林月疏挣扎着睁开眼,视线里是一只打火机。
打火机?
霍屹森指着打火机上的图案:
“猫的耳朵,少了一只,开始,就这样?”
林月疏苍白的脸上渐渐浮现出一丝愕然,随后是不可置信,最后是无奈地笑:
“我不知道,你就为了问这个特意跑回来?”
霍屹森摆弄着打火机,据理力争:
“我觉得很重要,维护公共财产安全,是基本原则。”
林月疏脑袋一偏,麻了。
“等你好点再说。
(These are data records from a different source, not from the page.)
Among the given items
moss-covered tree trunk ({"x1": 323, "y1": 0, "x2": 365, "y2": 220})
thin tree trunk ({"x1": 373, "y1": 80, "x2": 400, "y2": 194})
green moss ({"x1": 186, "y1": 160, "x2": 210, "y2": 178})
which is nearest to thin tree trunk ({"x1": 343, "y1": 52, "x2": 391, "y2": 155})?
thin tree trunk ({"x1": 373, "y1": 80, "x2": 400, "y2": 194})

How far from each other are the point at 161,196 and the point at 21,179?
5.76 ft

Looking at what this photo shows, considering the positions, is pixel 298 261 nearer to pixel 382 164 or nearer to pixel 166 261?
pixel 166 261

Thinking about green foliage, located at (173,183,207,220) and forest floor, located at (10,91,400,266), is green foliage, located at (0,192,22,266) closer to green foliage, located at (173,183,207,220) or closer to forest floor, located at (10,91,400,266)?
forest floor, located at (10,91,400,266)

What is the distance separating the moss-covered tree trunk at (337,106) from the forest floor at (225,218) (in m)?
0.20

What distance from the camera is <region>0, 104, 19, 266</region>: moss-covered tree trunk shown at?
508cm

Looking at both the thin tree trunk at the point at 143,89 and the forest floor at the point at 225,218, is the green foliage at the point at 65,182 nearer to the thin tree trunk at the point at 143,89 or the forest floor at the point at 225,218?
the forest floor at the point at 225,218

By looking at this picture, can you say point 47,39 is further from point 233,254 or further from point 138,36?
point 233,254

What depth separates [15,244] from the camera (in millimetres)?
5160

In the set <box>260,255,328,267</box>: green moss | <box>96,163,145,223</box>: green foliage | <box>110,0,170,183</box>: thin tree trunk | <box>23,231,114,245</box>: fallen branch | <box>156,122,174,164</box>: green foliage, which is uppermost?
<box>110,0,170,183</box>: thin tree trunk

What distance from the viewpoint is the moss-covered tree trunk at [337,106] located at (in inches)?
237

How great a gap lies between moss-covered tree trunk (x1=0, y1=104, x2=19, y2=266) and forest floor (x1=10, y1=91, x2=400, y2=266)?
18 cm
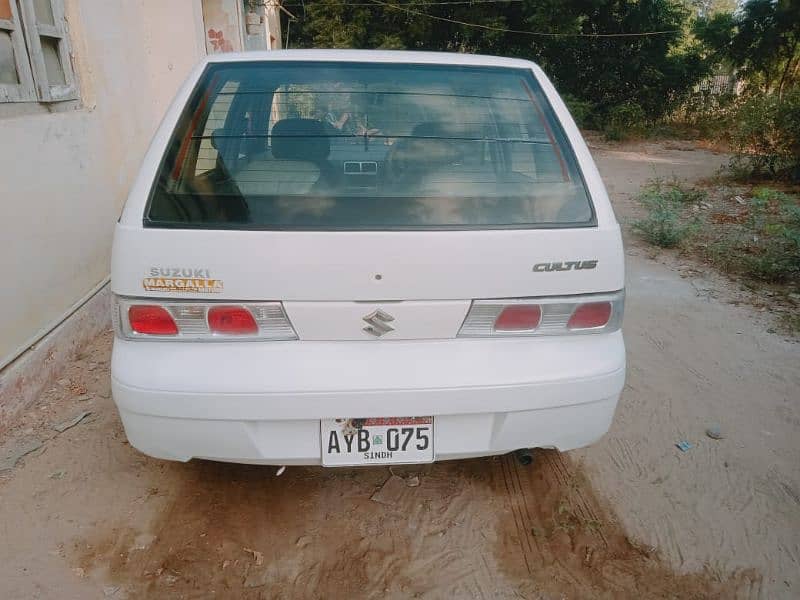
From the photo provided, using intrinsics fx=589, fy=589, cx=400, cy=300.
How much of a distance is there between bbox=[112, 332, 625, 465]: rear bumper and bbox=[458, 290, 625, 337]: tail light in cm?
4

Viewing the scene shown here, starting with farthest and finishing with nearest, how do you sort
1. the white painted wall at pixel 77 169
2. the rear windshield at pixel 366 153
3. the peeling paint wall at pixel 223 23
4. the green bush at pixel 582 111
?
the green bush at pixel 582 111 → the peeling paint wall at pixel 223 23 → the white painted wall at pixel 77 169 → the rear windshield at pixel 366 153

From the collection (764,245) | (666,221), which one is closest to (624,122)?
(666,221)

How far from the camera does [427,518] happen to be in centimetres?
236

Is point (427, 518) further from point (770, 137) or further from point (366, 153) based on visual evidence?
point (770, 137)

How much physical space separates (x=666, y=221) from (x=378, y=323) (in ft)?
17.6

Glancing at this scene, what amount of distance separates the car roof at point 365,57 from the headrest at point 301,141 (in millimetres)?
319

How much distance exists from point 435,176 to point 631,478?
5.30 feet

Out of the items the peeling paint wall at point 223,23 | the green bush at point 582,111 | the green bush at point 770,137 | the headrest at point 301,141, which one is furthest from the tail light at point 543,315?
the green bush at point 582,111

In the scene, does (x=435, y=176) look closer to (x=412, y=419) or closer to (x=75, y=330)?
(x=412, y=419)

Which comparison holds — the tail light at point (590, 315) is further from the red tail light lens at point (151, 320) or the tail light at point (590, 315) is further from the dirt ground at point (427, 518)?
the red tail light lens at point (151, 320)

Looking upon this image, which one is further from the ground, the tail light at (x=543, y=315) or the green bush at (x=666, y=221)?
the tail light at (x=543, y=315)

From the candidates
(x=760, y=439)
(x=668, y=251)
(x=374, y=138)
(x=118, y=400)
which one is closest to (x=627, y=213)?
(x=668, y=251)

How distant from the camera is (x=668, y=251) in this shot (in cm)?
606

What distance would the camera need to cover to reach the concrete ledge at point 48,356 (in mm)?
2944
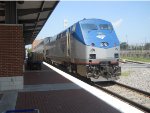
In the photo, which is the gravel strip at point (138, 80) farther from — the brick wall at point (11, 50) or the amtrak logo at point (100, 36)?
the brick wall at point (11, 50)

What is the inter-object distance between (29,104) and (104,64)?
327 inches

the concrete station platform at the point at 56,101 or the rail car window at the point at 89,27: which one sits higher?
the rail car window at the point at 89,27

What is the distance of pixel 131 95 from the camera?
585 inches

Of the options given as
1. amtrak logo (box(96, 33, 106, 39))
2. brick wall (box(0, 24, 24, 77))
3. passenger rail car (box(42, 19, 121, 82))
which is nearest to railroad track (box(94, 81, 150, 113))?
passenger rail car (box(42, 19, 121, 82))

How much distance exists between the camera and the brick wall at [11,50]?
13.9 meters

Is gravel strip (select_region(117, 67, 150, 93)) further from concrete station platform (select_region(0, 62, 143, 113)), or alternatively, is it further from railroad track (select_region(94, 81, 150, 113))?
concrete station platform (select_region(0, 62, 143, 113))

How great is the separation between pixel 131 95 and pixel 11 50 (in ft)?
19.5

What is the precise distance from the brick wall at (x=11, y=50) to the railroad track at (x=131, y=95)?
4615mm

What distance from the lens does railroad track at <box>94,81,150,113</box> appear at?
1204 cm

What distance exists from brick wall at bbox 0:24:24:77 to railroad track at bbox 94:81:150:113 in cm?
461

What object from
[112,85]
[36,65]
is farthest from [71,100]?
[36,65]

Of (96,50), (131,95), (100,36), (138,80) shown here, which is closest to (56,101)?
(131,95)

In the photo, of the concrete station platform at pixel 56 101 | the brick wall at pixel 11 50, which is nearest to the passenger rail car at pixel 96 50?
the concrete station platform at pixel 56 101

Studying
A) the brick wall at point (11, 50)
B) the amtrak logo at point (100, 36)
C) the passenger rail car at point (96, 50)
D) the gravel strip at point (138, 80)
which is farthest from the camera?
the amtrak logo at point (100, 36)
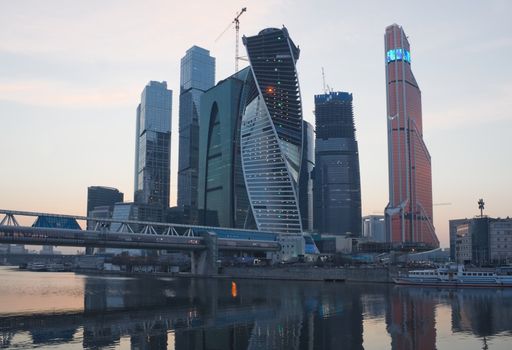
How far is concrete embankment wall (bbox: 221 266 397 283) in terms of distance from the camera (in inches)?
6161

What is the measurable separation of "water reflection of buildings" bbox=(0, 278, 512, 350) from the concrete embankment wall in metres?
58.3

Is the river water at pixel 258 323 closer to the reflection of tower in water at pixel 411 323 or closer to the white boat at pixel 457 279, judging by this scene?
the reflection of tower in water at pixel 411 323

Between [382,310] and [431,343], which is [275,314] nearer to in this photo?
[382,310]

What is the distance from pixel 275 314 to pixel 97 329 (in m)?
25.6

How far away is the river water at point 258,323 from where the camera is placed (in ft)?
173

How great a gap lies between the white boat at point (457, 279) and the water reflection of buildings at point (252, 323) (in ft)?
122

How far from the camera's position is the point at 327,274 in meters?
170

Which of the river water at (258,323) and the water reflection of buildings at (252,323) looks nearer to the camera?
the river water at (258,323)

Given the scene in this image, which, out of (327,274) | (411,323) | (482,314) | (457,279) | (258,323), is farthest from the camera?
(327,274)

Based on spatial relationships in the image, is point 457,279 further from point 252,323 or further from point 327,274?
point 252,323

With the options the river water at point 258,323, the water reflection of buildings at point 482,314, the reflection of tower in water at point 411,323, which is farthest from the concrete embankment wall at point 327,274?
the river water at point 258,323

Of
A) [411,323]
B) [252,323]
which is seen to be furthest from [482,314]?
[252,323]

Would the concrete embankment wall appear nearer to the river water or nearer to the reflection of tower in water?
the reflection of tower in water

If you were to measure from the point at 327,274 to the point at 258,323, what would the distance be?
10676cm
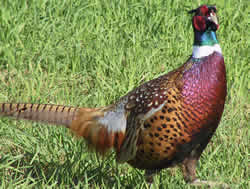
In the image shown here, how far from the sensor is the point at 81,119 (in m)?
3.63

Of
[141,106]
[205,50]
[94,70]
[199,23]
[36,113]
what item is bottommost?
[94,70]

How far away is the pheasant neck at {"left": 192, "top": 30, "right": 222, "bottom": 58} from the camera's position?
3.39 metres

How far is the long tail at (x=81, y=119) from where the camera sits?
3.59 m

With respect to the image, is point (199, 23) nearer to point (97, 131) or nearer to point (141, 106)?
point (141, 106)

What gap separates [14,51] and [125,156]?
2002 mm

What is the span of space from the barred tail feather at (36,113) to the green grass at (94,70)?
238mm

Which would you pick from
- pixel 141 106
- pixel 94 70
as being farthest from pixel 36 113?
pixel 94 70

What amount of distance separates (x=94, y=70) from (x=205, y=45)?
Answer: 1.71 metres

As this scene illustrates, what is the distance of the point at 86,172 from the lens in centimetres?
370

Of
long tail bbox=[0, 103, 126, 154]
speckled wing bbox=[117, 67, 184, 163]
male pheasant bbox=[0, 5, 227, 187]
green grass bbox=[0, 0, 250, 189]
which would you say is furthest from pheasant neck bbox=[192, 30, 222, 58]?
green grass bbox=[0, 0, 250, 189]

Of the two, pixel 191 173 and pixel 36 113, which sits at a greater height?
pixel 36 113

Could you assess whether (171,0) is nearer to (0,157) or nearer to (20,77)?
(20,77)

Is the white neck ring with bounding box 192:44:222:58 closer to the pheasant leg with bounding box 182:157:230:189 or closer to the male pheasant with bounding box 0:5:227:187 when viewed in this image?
the male pheasant with bounding box 0:5:227:187

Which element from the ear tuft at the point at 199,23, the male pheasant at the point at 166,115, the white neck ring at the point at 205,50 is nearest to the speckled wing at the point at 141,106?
the male pheasant at the point at 166,115
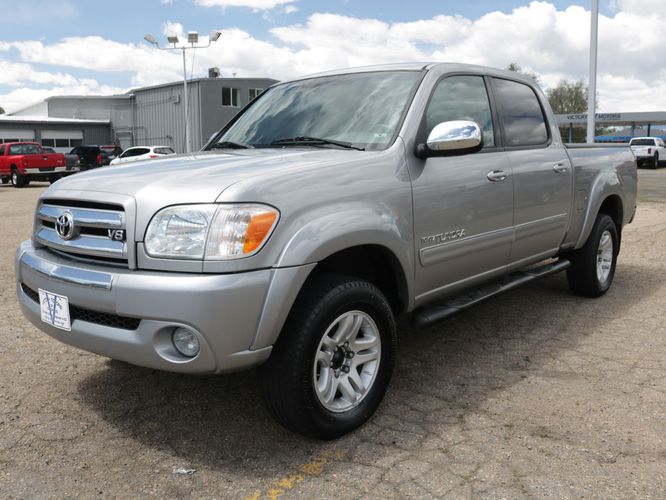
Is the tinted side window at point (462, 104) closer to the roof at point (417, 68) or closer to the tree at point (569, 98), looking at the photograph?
the roof at point (417, 68)

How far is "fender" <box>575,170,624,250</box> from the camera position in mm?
5129

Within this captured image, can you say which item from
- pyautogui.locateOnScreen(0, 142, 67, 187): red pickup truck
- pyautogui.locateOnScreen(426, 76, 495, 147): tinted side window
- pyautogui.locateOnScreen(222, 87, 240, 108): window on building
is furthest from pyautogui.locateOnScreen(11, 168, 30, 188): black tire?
pyautogui.locateOnScreen(426, 76, 495, 147): tinted side window

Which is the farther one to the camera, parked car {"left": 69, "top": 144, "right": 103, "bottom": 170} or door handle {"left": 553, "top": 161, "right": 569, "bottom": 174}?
parked car {"left": 69, "top": 144, "right": 103, "bottom": 170}

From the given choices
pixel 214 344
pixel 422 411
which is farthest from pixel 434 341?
pixel 214 344

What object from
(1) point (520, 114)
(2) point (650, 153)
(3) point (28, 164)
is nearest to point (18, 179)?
(3) point (28, 164)

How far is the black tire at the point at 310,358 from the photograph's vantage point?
107 inches

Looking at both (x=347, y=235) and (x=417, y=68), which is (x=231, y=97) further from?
(x=347, y=235)

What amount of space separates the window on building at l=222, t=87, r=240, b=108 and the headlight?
126 feet

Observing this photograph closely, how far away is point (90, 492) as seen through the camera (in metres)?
2.60

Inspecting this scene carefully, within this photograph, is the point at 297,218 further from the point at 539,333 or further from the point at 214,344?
the point at 539,333

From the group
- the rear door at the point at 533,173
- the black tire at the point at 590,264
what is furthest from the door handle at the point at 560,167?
the black tire at the point at 590,264

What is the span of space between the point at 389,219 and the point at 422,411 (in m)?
1.02

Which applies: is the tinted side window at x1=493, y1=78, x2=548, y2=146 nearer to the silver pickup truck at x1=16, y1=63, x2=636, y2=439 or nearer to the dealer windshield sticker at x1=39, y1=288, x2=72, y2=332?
the silver pickup truck at x1=16, y1=63, x2=636, y2=439

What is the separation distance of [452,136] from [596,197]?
2443 millimetres
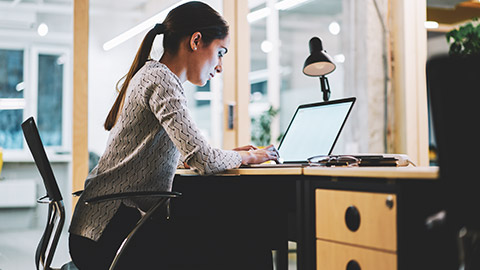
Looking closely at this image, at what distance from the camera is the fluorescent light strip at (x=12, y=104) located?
11.0 ft

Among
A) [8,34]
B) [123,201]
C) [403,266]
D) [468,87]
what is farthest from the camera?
[8,34]

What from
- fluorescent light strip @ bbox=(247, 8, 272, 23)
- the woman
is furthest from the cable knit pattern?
fluorescent light strip @ bbox=(247, 8, 272, 23)

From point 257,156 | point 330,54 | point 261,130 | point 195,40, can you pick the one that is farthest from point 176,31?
point 330,54

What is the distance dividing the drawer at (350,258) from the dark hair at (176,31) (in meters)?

”霍屹森把火机揣兜里,没了下文。
林月疏“嗯”了声,重新闭上眼。
昏昏沉沉的,全身烫得发麻,整个身体也在不断下坠。
即将坠入谷底,突然,一只温凉的大手托住了他。
骨节分明的手指覆在他滚烫的脸颊上,指节蹭掉细汗,像是知道他身体酸胀无力,便一只用那只手轻轻托着他的脑袋。
湿润潮红的脸,吐出来的呼吸都变得滚烫似火烧。
林月疏再也坚持不住了,沉沉睡去。
漆黯的屋内,万物阒寂,只剩林月疏无力的呼吸声。
霍屹森凝望着他的睡脸,轻轻松了口气。
他从没见过这样的林月疏,往常那张能言善辩的小嘴只剩虚弱地呼吸,薄汗洇湿了发丝,毫无章法地黏在脸上,睫毛挂着一层细碎水珠,明乱坠。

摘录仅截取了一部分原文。